*** STUDY TEXT ***

- Presented by: Bill Hayes; Florence Henderson;

Production
- Producers: Jacqueline Babbin; David Susskind;

Original release
- Network: NBC
- Release: March 26 – May 7, 1959

= Oldsmobile Music Theatre =

American TV musical anthology series (1959)

Oldsmobile Music Theatre is an American musical anthology television series that was broadcast on NBC from March 26, 1959, until May 7, 1959.

Bill Hayes and Florence Henderson, who were already known as "goodwill salesmen for Oldsmobile", were hosts of the series. The show featured episodes "in which a musical element was woven into the storyline". Episodes ranged from musical comedies to dramas, and none of the music was original with the show. Hayes said, "The show hits that large middle ground among performers — actors who want to sing and singers who want to act."

Hayes and Henderson appeared in some of the stories. Guest stars on the series included Carol Lawrence and Roddy McDowall. The Herbie Mann Quartet also sang on the show.

==Episodes==
The premiere episode was "A Nice Place to Hide', with French singer Genevieve and Jackie Cooper, in which a librarian from France helped a "literary-minded bum" avoid arrest.

Other episodes included:
- "An Almost Perfect Plan", with James Shigeta and Michi Kobi, which had cultures of the East and West interacting at a soda fountain.
- "The Sound of Murder", with Dorothy Collins and Ralph Meeker, in which a worker at a carnival was afraid to talk about a robbery.

*** End of STUDY TEXT ***

THE TASK:
Continue the article on Oldsmobile Music Theatre from the end of its episode list.

*** DATA SHOWN ***

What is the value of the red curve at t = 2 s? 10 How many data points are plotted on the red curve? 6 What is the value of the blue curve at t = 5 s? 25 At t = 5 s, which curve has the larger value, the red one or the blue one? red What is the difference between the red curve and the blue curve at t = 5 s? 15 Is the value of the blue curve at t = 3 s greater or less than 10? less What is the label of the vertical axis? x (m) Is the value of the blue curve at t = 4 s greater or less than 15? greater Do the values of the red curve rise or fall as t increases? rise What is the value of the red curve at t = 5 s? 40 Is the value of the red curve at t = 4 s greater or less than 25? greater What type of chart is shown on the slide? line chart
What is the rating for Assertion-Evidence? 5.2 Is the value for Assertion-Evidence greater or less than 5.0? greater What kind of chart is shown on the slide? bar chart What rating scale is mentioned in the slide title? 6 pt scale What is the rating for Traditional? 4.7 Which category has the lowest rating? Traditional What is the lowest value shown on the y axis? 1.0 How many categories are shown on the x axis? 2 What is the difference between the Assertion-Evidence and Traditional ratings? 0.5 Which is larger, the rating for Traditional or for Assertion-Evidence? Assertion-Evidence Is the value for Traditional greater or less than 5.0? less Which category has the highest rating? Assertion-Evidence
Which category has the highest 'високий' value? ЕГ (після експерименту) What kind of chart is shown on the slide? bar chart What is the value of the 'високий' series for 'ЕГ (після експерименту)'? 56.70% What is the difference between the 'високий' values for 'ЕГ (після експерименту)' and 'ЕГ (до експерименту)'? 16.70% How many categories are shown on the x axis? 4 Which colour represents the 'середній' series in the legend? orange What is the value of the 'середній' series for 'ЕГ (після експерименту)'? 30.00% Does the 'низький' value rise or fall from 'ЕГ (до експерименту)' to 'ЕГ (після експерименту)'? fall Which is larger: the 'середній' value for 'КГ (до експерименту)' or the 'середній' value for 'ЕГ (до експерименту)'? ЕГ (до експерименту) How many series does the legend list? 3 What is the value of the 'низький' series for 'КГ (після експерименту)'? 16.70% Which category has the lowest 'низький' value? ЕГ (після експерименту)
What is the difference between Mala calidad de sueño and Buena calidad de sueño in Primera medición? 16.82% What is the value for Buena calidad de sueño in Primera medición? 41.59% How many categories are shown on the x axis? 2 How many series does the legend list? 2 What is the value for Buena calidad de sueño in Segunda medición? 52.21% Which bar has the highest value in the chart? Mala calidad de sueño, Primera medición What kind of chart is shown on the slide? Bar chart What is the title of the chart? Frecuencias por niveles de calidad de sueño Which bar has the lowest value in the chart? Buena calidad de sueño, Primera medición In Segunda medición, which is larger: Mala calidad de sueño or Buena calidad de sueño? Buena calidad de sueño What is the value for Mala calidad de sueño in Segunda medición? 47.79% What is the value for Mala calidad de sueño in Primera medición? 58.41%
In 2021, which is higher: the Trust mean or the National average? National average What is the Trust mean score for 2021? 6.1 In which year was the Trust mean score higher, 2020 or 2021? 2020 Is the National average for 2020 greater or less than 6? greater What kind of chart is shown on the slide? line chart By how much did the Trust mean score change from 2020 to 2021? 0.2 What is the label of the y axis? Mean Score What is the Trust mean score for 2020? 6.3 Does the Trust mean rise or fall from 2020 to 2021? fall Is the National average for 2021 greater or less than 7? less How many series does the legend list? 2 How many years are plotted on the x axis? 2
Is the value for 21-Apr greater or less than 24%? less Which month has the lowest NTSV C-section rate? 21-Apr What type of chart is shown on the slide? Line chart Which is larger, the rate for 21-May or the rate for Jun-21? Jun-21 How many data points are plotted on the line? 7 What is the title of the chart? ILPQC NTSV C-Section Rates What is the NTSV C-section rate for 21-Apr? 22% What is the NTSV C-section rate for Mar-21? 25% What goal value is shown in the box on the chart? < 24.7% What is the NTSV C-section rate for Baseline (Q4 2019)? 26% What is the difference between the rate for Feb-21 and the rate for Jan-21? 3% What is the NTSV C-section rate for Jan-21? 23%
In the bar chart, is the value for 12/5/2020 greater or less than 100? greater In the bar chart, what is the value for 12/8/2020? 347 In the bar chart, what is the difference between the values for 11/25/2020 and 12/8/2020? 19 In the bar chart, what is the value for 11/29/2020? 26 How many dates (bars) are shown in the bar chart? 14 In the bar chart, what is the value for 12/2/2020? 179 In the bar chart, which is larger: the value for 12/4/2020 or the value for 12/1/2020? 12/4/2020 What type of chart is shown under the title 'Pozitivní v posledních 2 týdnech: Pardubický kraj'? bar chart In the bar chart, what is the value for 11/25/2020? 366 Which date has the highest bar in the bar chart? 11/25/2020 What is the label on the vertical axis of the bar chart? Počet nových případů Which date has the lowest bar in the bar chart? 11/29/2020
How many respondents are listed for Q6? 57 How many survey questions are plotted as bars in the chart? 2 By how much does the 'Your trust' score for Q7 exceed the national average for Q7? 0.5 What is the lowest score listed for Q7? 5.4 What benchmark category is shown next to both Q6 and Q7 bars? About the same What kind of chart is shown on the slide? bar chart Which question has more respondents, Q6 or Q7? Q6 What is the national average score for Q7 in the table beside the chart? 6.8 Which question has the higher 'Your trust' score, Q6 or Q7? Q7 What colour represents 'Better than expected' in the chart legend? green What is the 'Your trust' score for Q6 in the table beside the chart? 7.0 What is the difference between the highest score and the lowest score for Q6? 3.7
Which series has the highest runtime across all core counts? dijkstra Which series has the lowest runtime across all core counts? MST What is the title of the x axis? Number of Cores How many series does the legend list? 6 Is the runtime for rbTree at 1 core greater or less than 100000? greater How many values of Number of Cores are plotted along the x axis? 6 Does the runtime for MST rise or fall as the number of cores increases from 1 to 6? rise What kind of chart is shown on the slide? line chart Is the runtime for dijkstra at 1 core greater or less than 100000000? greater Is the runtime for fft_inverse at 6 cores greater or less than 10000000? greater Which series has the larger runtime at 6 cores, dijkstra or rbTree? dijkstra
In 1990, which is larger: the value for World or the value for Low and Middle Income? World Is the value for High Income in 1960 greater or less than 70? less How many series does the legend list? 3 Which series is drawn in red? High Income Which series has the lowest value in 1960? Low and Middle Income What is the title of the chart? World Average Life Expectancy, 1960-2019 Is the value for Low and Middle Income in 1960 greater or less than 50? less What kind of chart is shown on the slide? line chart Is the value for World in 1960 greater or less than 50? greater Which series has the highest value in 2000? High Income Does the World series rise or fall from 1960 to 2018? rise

*** End of DATA SHOWN ***

OUTPUT OF THE EXERCISE:
The April 30, 1959, episode departed from the usual format, featuring Hayes and Henderson in 30 minutes of songs.

==Production==
Oldsmobile Music Theatre was produced by Jacqueline Babbin and David Susskind. The show was broadcast on Thursdays from 8:30 to 9 p.m. Eastern Time. It was replaced by Too Young to Go Steady.

==Critical response==
Jack Gould, in a review distributed by the New York Times News Service, described the show's format as "a half-hour story in which snatches from popular songs are awkwardly inserted." additionally, in the opening episode, he added, the lead character "never had time to offer more than a few bars" when a song was inserted. He added that the commercials were "a little too cloying."

Shortly after the program was canceled, Val Adams wrote in The New York Times that Oldsmobile Music Theatre "has been universally criticized by the press for its lack of originality and its mediocrity. It ranks 114th in program popularity among 125 programs."